--- START Selected passage ---

A Good Blog is Hard to Find: War Lit on the Web
Enlisted grunt Colby Buzzell’s and armored cavalry officer Matt Gallagher’s blogs-from-the-front in their time seemed as new and different about the Iraq War as IEDs and FOBs. But in the years since Buzzell’s My War and Gallagher’s Kaboom galvanized Internet reading audiences the blog format’s luster has fizzled a bit and the Internet has changed structurally. In the face of competition from faster-moving, quicker-hitting social media forms such as Twitter and Facebook, it’s hard not for blogs to smell a little musty. As big money has upped the standards for web-based mass media and created plenty of outlets for the most distinctive voices, personal websites can seem quaint or a little bland. Still, they persist, reflecting and shaping popular opinion in a quieter, but still insistent vein. Most don’t speak to the masses, but all can aspire for influence within circles of like-minded cognoscenti. Below are the post-9/11 wars art and literature sites I check regularly:
War, Literature, and the Arts (WLA). The flagship of war lit and art websites, full of quality reviews, essays, and creative work. Not single-mindedly focused on the contemporary wars, but it doesn’t ignore them, either; currently featured is an essay by Ben Fountain and reviews of Katey Schultz’s Flashes of War, David Abrams’ Fobbit, and the Fire and Forget anthology. The site is affiliated with the United States Air Force Academy and operates under the wise, caring supervision of Donald Anderson. If you haven’t read Anderson’s Gathering Noise from My Life: A Camouflaged Memoir (2012), you should, but don’t take my word for it, read Brian Turner’s and Siobhan Fallon’s blurbs at the link.

--- END Selected passage ---
--- START Exercise inputs ---

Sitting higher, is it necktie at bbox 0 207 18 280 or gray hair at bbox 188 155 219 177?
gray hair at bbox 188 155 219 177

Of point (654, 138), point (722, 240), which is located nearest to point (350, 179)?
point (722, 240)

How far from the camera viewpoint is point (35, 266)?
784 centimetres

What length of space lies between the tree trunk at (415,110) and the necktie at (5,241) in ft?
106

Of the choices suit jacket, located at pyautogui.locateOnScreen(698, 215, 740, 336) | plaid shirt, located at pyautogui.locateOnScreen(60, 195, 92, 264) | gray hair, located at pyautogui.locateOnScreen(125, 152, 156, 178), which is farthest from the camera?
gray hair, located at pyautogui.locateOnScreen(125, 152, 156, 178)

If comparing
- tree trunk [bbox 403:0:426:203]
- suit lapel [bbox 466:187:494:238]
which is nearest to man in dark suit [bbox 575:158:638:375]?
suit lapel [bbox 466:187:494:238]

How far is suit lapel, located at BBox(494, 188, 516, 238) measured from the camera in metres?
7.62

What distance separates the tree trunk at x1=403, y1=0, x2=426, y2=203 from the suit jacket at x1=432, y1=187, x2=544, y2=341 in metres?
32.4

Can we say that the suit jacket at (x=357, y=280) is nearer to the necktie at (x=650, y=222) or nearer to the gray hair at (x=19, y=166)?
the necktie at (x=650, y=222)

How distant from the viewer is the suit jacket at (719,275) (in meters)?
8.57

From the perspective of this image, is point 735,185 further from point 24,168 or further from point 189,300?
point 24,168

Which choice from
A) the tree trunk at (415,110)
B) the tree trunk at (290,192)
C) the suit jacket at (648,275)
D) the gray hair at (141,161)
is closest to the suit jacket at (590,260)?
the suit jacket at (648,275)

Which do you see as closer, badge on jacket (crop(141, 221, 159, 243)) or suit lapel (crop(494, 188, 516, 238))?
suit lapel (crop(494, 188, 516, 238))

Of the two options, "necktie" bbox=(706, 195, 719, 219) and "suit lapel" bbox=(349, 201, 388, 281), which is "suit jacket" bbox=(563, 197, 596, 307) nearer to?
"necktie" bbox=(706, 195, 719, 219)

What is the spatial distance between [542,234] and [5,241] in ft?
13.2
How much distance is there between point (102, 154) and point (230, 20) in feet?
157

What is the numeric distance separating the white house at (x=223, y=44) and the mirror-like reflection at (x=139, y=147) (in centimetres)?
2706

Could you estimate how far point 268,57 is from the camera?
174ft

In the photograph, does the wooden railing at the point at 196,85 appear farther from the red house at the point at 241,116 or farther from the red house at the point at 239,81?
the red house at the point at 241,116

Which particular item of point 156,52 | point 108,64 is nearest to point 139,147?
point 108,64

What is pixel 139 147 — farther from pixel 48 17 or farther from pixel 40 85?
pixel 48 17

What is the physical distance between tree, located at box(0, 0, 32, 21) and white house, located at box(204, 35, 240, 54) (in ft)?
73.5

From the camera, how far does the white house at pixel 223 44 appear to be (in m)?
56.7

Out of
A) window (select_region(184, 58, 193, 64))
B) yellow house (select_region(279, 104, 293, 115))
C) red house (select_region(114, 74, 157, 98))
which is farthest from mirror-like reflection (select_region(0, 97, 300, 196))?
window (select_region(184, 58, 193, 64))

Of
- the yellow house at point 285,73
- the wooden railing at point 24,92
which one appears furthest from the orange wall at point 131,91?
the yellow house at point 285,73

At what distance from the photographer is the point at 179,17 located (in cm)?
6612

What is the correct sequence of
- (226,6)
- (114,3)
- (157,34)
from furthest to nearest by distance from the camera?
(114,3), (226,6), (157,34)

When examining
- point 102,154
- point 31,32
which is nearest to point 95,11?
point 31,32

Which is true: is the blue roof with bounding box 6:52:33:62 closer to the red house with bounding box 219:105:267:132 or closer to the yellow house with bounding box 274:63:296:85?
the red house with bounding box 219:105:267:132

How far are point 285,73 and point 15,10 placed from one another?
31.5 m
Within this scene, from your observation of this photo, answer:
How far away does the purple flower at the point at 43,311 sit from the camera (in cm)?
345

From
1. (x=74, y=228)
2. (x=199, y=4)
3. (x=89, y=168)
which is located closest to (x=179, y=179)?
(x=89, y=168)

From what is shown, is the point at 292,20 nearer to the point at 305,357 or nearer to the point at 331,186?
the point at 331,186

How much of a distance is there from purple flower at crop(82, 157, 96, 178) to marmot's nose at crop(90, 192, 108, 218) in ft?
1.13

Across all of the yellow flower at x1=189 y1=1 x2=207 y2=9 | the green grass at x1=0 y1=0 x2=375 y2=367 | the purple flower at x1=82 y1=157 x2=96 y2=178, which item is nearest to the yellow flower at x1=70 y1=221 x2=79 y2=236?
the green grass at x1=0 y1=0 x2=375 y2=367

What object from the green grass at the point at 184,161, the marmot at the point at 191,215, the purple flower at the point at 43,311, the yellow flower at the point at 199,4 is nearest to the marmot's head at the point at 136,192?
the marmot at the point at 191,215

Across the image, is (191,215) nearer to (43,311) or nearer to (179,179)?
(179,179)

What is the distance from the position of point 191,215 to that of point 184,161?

--- END Exercise inputs ---

▸ **What this exercise asks**:
1. Please replace "purple flower" with "violet flower" in the rows, from the line with "How much of" through the end of the rows, and write out those lines again with nothing else changed.
2. Carry on the article about war literature websites from its last sentence.

▸ **Expected responses**:
1.
How much of a distance is there from violet flower at crop(82, 157, 96, 178) to marmot's nose at crop(90, 192, 108, 218) in ft?
1.13

Across all of the yellow flower at x1=189 y1=1 x2=207 y2=9 | the green grass at x1=0 y1=0 x2=375 y2=367 | the violet flower at x1=82 y1=157 x2=96 y2=178, which item is nearest to the yellow flower at x1=70 y1=221 x2=79 y2=236?
the green grass at x1=0 y1=0 x2=375 y2=367

What object from the green grass at the point at 184,161, the marmot at the point at 191,215, the violet flower at the point at 43,311, the yellow flower at the point at 199,4 is nearest to the marmot's head at the point at 136,192?
the marmot at the point at 191,215

Across the image, is (191,215) nearer to (43,311) or nearer to (179,179)?
(179,179)

What is the distance from the position of point 191,215 to that of point 184,161?

2.
Red Bull Rising. A powerhouse compendium of war lit announcements and commentary. Blog maestro Randy Brown–aka “Charlie Sherpa”–’s passion for sharing news, rendering credit, and building a community of contemporary war lit lovers via the Internet puts Time Now’s similar efforts to shame. Brown’s a former NCO in the Iowa National Guard, and he writes with the same curmudgeonly practicality and helpfulness I associate with the many members of the Iowa Guard I served with in Afghanistan.
Military Experience & the Arts (MEA). I don’t know MEA maven Travis Martin, a US Army vet of two tours in Iraq, but he clearly not only has his heart in the right place but possesses a ton of organizational and entrepreneurial clout. The MEA site is big-time beyond compare, with so many links, pages, and announcements it’s hard to keep track of everything. If I am reading their “Publications” tab correctly, they sponsor no less than four online journals dedicated to veteran and military-themed literature.
The Veterans Writing Project (VWP) and O-Dark-Thirty websites provide writing opportunities for veterans of all wars. The VWP site contains information about writing workshops and seminars, while O-Dark-Thirty features poetry, stories, and interviews featuring established and up-and-coming veteran authors from World War II onward. I also highly recommend VWP and O-Dark-Thirty founder Ron Capps’ memoir Seriously Not All Right (2014). Not only has Capps’ service as both a military officer and State Department official taken him to Kosovo, Africa, Iraq, and Afghanistan, like Donald Anderson he writes from the vantage point of having more than just a couple of decades of life experience under his belt.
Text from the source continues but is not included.